Duapuluhtiga(3)

34 6 0
                                    

Ezra memegang kening Elena yang terasa panas. Buru-buru dia memanggil Catherine untuk membawakan sebuah handuk kecil dan air.  Elena menggeliat ketika keningnya terasa basah. Matanya terbuka menatap Catherine dan Ezra yang duduk di sampingnya.

"Elen, kenapa kamu harus hujan-hujanan? kakak khawatir, kakak sudah memberitahumu jangan membuat ulah di sekolah. Kenapa kamu malah bolos?" kata Ezra.

"Ezra, Elena lagi sakit. Kamu nggak seharusnya marah seperti ini." Catherine memegang bahu Ezra untuk menenangkan. Elena memalingkan wajahnya ketika Catherine menatapnya. Elena tidak suka melihat Catherine karena perasaannya mendadak kesal.

"Istirahat, Catherine akan membawa makanan buat kamu." Ezra langsung pergi setelah mengusap tangan Elena. 

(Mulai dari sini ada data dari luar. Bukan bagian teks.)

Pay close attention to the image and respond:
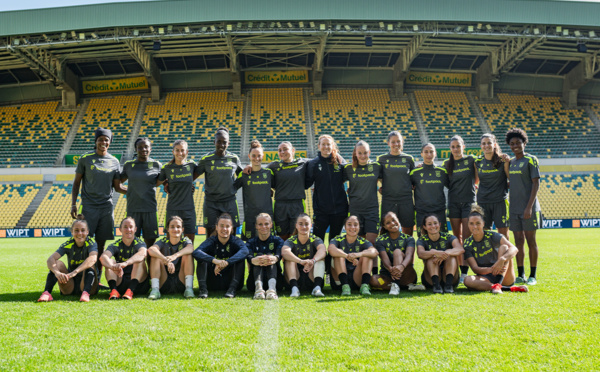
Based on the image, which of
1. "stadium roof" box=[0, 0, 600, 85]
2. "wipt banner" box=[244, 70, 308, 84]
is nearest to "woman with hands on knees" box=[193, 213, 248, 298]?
"stadium roof" box=[0, 0, 600, 85]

Elena menatap langit-langit kamarnya dengan setetes air mata yang mengalir dari mata kirinya. Dia tidak tahu harus bersikap bagaimana disituasi sekarang. Kepalanya menoleh ke arah ponsel yang berada di atas nakas. Dia lupa tidak mencharger ponselnya sebelum mandi.

Elena bangkit dan tepat saat itu Catherine kembali dengan sebuah mangkuk di tangannya. Catherine yang melihat Elena bangkit langsung mendekatinya.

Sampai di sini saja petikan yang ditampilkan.